Are we approaching a major political shift?
Former Howard Dean campaign manager Joe Trippe has written a perceptive article on the subject for MSNBC.com, citing disaffection with the major parties dating at least back to Ross Perot's independent candidacy in 1992. Parties and voters are locked in a vicious cycle that is causing everyone to lose faith in the political process: candidates, in a desperate bid for funds and support, pander to the most extreme and demanding elements in their parties, disaffection mainstream voters, and forcing candidates to go even further outside the mainstream for support. Trippi's assertion is that political parties risk extinction if they continue this pattern.
An even more extreme view of the future of politics is voiced by Harvard law professor James Moore. In his essay "The Second Superpower Rears Its Beautiful Head", Moore describes the rise of "emergent democracy" that uses technology to mobilize citizens in a way that's a truer form of democracy than anything we have today.
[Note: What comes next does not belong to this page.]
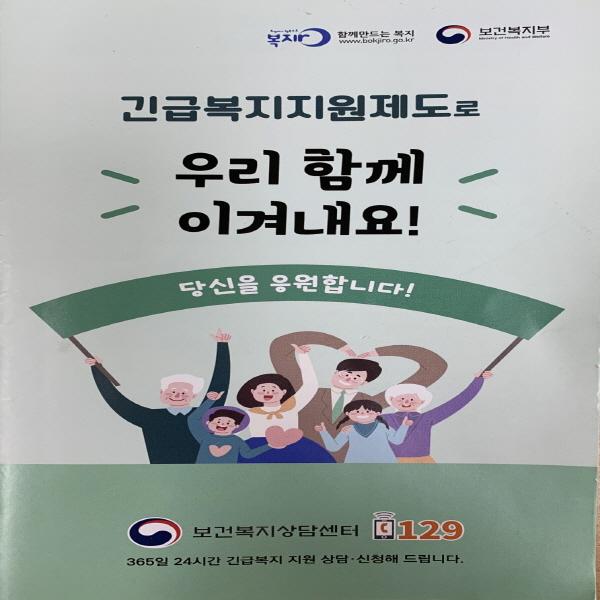 """ㅋ2021.2.10.『위기가정 긴급복지지원사업 』""""두 팔 걷었다"""".jpg"""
We've seen the use of the Web, e-mail, text messaging, blogging and smart mobbing during this election season, and the liberal website MoveOn.org has been highly successful in raising funds for Democrats. Moore also cites the effectiveness of the "second superpower" in organizing protests aging the World Trade Organization meeting in Seattle in 1999.
Both Trippi's and Moore's points are well taken, but Moore's vision in particular seems skewed toward technology-savvy liberal activists who are educated and affluent enough to purchase and use this technology. In other words, they are typical early adopters. To me, what's more interesting is what will happen if and when the late adopters--older, more conservative, less affluent and less educated voters--start leveraging the Internet in a large way. That's when we'll see real change! And that is when we could finally see the collapse of the traditional political parties, which are failing because they're trying to sell a 19th-century model of governance to a 21st-century electorate.